Stieg Larsson’s three books featuring the female hacker Lisbeth Salander and campaigning journalist Mikael Blomkvist have been a huge worldwide hit. To date, 27 million copies of The Girl With The Dragon Tattoo, The Girl Who Played With Fire and The Girl Who Kicked The Hornet’s Nest have been bought, passed around between friends, and discussed intently. Now I’m joining in… a little late perhaps, but keen as mustard.

I love the idea that Larsson is not your average thriller writer, but was a renowned investigative journalist, intent on uncovering neo-Nazi groups in his native Sweden. Tragically, he died before his Millennium trilogy was published.

The books are filled with nasty characters and ultra-violent scenes, but for female readers of all ages, they seem to have a compelling hold. Psychologies books columnist Mariella Frostrup turned up her nose when I asked if she’d read them, but many other literate women I know from Orange Prize judge (and Vogue editor) Alex Shulman to journalists Viv Groskop and Louise France are as enthusiastic as I am.

Why? I think it’s the bisexual, skinny, feisty survivor Lisbeth Salander who keeps our attention. In the movie she’s played by Noomi Rapace, who has spoken of how her punkish youth paralleled some of Salander’s attitudes. But the most intriguing theory is that Larsson based Lisbeth on the children’s book character Pippi Longstocking.

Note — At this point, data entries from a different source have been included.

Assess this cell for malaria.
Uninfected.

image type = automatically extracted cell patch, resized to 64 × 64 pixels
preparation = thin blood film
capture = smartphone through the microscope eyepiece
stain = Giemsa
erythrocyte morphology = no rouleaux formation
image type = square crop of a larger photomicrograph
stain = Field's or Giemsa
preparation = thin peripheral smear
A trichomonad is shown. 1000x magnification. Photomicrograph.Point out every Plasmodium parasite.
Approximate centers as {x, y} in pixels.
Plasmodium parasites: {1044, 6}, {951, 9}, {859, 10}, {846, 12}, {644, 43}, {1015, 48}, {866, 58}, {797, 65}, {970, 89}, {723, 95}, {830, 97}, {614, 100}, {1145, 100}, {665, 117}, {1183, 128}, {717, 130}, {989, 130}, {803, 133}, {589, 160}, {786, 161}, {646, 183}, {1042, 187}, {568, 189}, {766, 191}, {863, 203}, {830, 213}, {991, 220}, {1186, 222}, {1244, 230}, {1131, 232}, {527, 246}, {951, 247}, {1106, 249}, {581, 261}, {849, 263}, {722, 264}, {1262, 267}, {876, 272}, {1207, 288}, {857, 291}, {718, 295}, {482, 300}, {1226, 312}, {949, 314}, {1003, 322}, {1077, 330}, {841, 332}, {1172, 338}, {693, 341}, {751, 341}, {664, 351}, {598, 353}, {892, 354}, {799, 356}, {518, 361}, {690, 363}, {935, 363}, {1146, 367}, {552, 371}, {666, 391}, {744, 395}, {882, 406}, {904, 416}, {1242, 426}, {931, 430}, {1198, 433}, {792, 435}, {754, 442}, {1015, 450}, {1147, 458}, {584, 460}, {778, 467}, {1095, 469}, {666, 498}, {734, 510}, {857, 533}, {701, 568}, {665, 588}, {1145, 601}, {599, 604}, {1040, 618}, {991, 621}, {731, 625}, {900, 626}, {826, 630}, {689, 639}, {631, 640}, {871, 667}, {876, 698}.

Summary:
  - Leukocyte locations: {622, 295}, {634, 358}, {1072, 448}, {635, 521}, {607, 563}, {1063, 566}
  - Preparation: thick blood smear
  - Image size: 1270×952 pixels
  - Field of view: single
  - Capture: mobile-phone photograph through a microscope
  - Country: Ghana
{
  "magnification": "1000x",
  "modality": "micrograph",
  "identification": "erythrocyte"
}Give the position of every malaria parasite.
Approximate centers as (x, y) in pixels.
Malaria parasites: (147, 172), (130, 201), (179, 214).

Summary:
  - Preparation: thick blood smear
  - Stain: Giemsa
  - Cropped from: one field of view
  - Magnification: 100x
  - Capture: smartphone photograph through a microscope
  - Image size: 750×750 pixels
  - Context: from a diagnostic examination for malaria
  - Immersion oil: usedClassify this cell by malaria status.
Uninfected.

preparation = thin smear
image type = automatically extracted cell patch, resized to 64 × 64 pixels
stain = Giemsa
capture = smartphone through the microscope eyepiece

Strong, fiery, unconventional, Pippi was anti-authoritarian to the core, trusting very few adults, and making fools of the rest. Survivor of a dysfunctional childhood, Lisbeth plays the same kind of game: she’s tough and she’s out to win. She uses her brain, her body and her instincts equally, and while she may be a little strange perhaps, she’s definitely one of the good girls. I like that in a fictional heroine.